# Page extract

The author of Fields of Fire (not reviewed), one of the best Vietnam War novels ever, sends a fictional ex-Marine to contemporary Vietnam to hunt down a murderous deserter.
Webb, a former Marine and secretary of the Navy, offers a heartbreaking portrait of modern Vietnam in the character of Dzung, a highly skilled soldier who lost his family fighting the communists and now makes a paltry living as a Saigon bicycle cabbie: home is a miserable shack where he lives with his young wife and five children, one of whom is dying of an infectious disease. Dzung is a close friend of Brandon Condley’s, a former Marine who stayed in Southeast Asia after the war as a security consultant and freelance trouble-shooter for the CIA. Condley blows into Saigon with Hanson Muir, a pompous but well-meaning forensic anthropologist searching for the remains of American soldiers. When Dzung learns that the bones of Muir’s latest find are not those of the American deserter Theodore Deville, a homicidal turncoat Marine who liked to sever the hands of his victims and who led an ambush on Condley’s platoon during the war, he is forced by a member of the Vietnamese security to begin training as an assassin. Condley is sure that Deville is still alive, and he uses his almost too cordial friendship with retired Communist Intelligence operative Colonel Pham (Pham’s daughter, Van, has a crush on Condley) to dig up clues (and another body) in a forbidding hilltop village; a Soviet observer’s seedy Moscow apartment; and in some sleazy Bangkok dives, where Deville might be working as a drug smuggler with the Vietnamese Communist regime. Meanwhile, Dzung wonders whether he’ll be able to kill his best friend Condley when the inevitable command comes.
Vividly atmospheric settings steal the show from Webb’s meandering story as Condley visits old soldiers from both sides of the conflict, united in their inexplicable love for Vietnam.

# Extracted entries
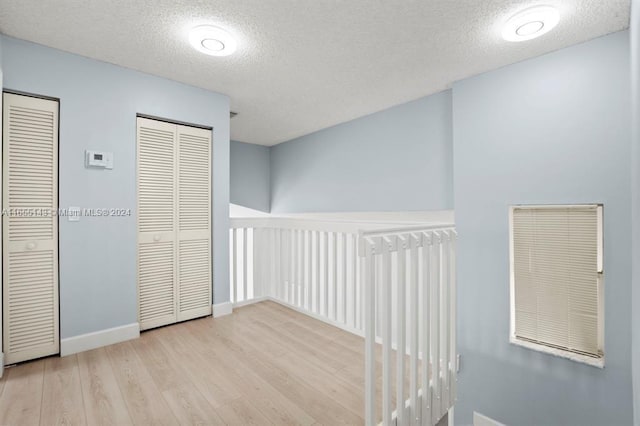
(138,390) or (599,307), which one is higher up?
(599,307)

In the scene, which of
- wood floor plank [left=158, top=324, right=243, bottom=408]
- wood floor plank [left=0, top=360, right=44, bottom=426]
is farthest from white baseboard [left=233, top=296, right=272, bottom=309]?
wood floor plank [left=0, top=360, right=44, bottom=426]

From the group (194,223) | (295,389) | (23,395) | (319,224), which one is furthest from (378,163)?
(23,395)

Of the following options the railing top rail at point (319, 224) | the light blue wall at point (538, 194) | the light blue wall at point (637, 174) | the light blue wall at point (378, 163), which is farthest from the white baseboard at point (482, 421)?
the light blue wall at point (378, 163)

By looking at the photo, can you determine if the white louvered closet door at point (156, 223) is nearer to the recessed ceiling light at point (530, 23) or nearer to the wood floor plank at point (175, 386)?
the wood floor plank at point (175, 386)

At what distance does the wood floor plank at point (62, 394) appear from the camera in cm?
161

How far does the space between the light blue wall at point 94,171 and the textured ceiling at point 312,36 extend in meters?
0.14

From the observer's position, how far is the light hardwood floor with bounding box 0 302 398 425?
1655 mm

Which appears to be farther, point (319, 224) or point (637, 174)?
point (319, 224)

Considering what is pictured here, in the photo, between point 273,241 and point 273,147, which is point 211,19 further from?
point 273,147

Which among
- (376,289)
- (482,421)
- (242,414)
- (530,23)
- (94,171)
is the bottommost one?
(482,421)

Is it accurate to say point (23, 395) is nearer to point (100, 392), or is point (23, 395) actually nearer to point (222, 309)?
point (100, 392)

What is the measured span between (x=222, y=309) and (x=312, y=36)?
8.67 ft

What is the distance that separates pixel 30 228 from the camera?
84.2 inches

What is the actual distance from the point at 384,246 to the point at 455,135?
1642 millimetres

--

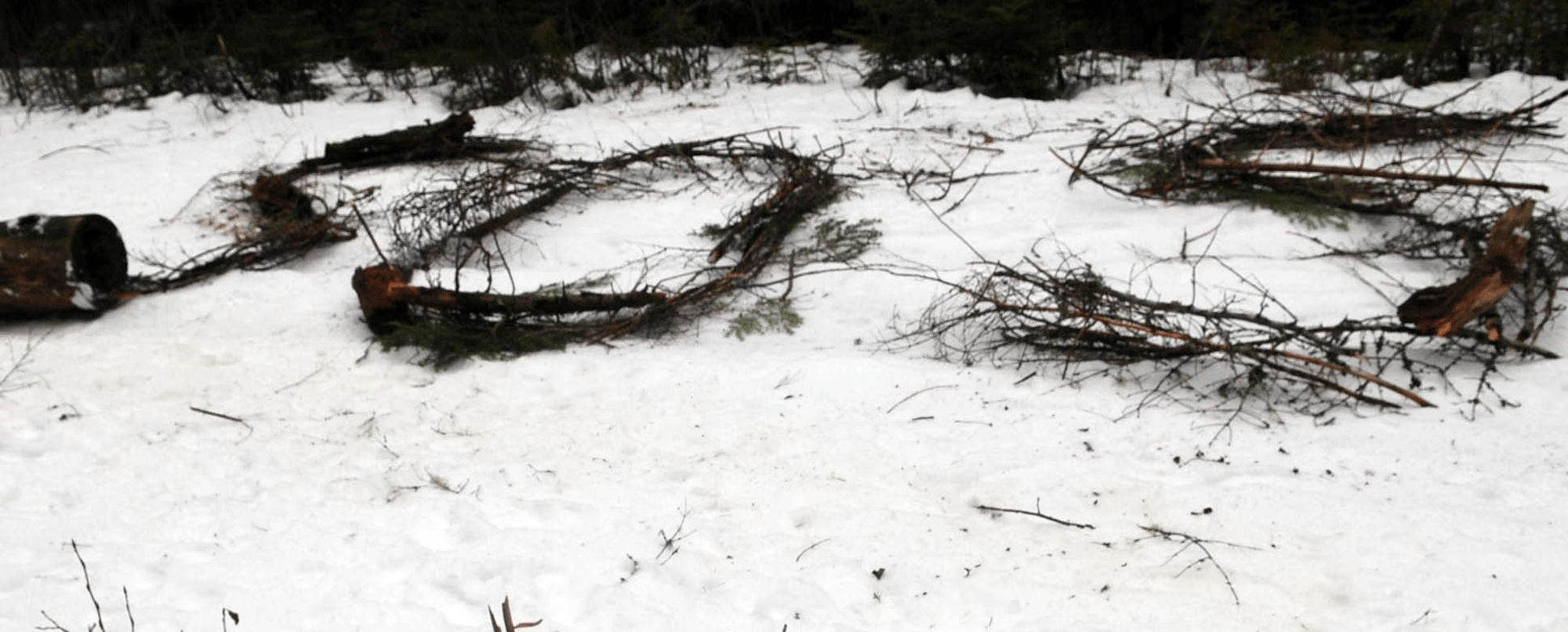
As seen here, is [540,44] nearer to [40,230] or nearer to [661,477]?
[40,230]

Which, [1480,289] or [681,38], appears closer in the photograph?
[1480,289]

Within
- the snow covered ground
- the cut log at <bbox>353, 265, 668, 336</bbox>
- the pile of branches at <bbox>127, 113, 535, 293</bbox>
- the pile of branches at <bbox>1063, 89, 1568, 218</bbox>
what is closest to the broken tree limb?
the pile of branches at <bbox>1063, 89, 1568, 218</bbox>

--

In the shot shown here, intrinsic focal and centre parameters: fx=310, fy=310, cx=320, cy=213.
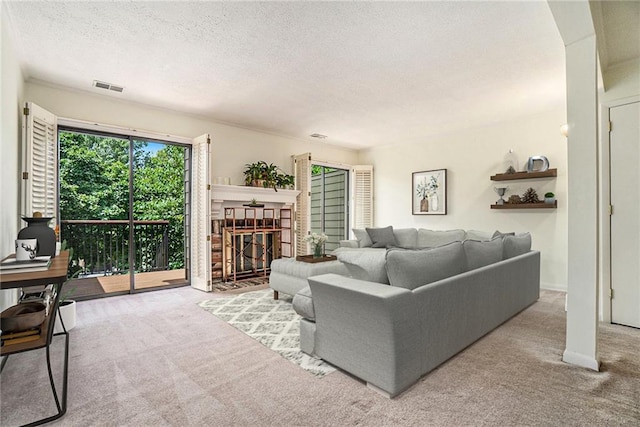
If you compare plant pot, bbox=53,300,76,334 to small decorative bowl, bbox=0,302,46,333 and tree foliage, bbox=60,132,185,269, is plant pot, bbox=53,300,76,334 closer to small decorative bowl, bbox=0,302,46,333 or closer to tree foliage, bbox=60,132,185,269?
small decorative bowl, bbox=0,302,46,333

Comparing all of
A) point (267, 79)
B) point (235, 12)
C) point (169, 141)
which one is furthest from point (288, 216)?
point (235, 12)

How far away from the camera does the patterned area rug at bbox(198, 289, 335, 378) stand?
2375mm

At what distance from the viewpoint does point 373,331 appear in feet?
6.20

# Problem to work on
Decide whether each statement below agrees with the book review, and support each yes or no with the deciding words quoted from the review. (a) Dzung has five children. (b) Hanson Muir is a former Marine. (c) Fields of Fire is reviewed in the book review.

# Answer to the exercise
(a) Yes: "he lives with his young wife and five children".
(b) No: "Hanson Muir, a pompous but well-meaning forensic anthropologist".
(c) No: "Fields of Fire (not reviewed)".